Reconnue dans toute l’industrie de l’eau comme l’une des usines les plus complexes et les plus innovantes de son genre, elle a obtenu le prix « Utilities Project of the Year » en septembre 2019 à l’occasion des Middle East Energy Awards 2019 de Dubaï, aux Émirats arabes unis, ce qui en fait l’un des projets d’infrastructure phares de la région.

Fady Jameel, président adjoint et vice-président d’Abdul Latif Jameel, explique le contexte du projet et son importance critique pour l’Arabie saoudite et l’industrie de l’eau.

Quelle est l’expérience d’Abdul Latif Jameel dans l’industrie mondiale de l’eau ?

Fady Jameel
Fady Jameel
Président délégué et vice-président
Abdul Latif Jameel

Notre première incursion dans le secteur de l’eau remonte à plus de 20 ans, à Djeddah. Nous avons identifié une petite usine de dessalage par osmose inverse qui avait été mise au placard et démontée aux États-Unis. Nous l’avons achetée et l’avons réassemblée pour fournir de l’eau propre au Jeddah Islamic Port. Depuis lors, nous avons également investi dans d’autres usines et fourni de l’eau à plusieurs villes industrielles d’Arabie Saoudite.

Nous avons beaucoup appris depuis lors.

La disponibilité en eau potable pour la communauté, pour l’industrie et pour la viabilité de tout pays est d’une importance vitale.

Mais cela doit être fait correctement, d’une manière qui non seulement est bénéfique pour les actionnaires et les partenaires, mais qui assume également la responsabilité de l’impact environnemental à long terme.

Historiquement, de nombreuses usines d’eau n’ont pas adopté cette approche et ont affiché une faible efficacité énergétique. Chez Abdul Latif Jameel, cette approche est au cœur de chaque investissement que nous réalisons. Cela concerne la mobilité, les énergies renouvelables et, bien sûr, notre plus grand projet d’eau à ce jour : Shuqaiq 3.

Quels types de mesures avez-vous prises à Shuqaiq 3 pour essayer d’améliorer la durabilité ?

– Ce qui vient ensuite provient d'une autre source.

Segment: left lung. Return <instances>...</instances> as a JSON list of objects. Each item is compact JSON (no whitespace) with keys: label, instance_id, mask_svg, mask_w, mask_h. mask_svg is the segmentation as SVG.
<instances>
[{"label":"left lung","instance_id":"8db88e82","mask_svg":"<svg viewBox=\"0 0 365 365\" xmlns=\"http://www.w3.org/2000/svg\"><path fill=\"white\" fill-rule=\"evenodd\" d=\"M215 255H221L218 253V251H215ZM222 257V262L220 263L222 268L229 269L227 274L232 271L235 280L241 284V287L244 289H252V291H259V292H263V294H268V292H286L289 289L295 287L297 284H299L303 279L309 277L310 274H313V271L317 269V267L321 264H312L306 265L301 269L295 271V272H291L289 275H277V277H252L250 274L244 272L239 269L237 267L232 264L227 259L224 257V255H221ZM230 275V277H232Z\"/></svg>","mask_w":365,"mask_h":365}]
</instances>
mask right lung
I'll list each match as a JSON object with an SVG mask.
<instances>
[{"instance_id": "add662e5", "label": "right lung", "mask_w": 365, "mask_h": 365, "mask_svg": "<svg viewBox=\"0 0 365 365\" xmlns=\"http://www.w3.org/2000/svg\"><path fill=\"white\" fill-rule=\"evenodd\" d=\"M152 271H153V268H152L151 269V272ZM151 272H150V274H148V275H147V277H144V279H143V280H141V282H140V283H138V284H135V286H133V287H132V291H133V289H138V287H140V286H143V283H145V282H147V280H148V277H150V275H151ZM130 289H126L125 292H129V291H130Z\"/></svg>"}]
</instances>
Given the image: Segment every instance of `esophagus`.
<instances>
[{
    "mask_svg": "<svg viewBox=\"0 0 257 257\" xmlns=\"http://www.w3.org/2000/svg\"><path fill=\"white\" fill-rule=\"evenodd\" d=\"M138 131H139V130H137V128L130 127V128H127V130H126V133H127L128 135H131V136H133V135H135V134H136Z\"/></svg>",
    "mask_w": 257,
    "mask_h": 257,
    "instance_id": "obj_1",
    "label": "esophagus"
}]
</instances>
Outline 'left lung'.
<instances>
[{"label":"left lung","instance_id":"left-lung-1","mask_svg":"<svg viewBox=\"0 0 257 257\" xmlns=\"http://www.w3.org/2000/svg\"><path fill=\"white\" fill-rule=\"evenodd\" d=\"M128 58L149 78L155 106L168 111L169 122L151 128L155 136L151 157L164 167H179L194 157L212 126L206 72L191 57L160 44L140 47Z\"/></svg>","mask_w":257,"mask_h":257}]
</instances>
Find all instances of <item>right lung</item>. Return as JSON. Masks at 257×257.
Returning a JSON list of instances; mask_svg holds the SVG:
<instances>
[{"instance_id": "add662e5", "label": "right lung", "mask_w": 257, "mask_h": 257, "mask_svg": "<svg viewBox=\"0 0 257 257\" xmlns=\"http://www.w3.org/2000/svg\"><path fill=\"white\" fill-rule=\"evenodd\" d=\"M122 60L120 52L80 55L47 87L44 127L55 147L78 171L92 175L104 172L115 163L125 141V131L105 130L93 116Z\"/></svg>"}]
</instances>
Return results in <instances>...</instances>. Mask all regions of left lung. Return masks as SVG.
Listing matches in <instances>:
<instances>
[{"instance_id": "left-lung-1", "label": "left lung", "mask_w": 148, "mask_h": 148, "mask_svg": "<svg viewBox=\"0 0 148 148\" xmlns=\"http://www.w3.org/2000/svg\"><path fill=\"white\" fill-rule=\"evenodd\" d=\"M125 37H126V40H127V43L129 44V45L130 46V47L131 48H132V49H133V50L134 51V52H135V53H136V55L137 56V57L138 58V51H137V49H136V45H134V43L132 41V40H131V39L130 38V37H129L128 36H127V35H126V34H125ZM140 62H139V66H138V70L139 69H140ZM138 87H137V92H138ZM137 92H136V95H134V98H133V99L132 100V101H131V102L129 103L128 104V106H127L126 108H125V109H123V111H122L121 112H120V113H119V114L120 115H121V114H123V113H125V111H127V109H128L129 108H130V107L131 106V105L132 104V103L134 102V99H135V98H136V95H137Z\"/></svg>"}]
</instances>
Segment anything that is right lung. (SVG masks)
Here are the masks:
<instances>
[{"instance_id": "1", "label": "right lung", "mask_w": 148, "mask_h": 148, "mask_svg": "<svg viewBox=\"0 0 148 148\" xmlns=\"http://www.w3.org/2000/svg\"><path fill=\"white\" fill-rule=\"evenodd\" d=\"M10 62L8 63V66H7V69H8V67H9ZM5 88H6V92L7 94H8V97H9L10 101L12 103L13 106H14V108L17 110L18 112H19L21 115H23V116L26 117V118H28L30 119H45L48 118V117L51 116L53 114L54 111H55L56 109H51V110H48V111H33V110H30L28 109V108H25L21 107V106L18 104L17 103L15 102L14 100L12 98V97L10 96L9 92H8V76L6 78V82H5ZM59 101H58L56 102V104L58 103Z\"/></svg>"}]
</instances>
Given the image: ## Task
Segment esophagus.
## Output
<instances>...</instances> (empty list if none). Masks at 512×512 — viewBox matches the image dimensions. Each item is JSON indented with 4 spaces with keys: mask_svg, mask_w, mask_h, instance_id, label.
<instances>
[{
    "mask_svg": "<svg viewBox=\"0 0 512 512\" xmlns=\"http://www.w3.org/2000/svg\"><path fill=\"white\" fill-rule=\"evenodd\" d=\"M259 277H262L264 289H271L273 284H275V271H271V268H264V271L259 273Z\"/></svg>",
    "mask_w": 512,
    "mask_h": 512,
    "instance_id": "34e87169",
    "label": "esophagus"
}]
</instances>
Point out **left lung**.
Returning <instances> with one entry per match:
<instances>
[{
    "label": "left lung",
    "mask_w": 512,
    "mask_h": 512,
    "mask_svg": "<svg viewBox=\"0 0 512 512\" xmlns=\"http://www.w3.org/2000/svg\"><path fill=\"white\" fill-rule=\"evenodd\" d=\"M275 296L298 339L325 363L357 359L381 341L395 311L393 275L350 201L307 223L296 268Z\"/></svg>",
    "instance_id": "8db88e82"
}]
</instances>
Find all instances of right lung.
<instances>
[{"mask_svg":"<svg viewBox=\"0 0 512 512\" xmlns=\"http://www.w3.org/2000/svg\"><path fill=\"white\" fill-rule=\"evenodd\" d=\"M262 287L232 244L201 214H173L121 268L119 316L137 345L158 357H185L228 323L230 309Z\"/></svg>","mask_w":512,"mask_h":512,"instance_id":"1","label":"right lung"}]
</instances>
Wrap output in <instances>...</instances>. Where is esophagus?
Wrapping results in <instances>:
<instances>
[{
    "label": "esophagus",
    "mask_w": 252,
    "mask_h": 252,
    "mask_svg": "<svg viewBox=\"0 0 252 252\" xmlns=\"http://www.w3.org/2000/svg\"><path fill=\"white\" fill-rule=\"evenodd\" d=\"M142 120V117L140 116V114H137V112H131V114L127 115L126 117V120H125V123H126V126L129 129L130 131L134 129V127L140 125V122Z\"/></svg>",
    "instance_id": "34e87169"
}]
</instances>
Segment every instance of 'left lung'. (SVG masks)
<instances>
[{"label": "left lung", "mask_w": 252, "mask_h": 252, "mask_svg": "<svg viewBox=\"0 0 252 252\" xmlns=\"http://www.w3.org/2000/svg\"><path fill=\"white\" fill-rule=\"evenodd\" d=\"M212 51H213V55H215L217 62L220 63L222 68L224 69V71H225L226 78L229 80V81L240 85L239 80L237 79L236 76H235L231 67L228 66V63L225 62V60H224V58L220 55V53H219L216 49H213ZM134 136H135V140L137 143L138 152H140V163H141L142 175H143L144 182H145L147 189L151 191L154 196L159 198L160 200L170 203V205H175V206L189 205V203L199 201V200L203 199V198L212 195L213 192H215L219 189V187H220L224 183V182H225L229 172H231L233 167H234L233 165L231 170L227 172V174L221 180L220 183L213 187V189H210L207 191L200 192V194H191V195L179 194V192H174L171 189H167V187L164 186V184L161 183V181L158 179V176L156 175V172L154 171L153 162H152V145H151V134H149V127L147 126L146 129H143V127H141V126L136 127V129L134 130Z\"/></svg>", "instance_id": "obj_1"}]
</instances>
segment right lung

Cela commence par l’optimisation de l’efficacité de l’usine, en étroite collaboration avec nos partenaires, Marubeni. Disposer de l’usine la plus efficace, utiliser les technologies et les processus les plus récents et intégrer les meilleures pratiques est essentiel non seulement pour résoudre les problèmes de durabilité dans notre pays, mais également pour remporter des projets. Cela ne signifie pas sacrifier les bénéfices. Vous pouvez obtenir une rentabilité comparable lorsque vous faites les choses plus efficacement. Un autre problème est la saumure produite pendant le dessalage. Quelle est la meilleure façon de gérer cela ? Notre approche consiste à nous assurer que la saumure est correctement diluée et relâchée dans la mer sur une large zone, afin qu’elle soit rapidement dispersée de manière naturelle. Il est très important pour nous d’insister et d’apprendre de ces processus durables. Notre ambition n’est pas seulement l’exécution réussie de l’usine du Shuqaiq. Nous prévoyons de mener d’autres projets en Arabie Saoudite, en Amérique latine, en Asie du Sud-Est, ainsi qu’en Afrique du Nord et de l’Est. Shuqaiq 3 est le joyau de la couronne, nous devons donc bien faire les choses.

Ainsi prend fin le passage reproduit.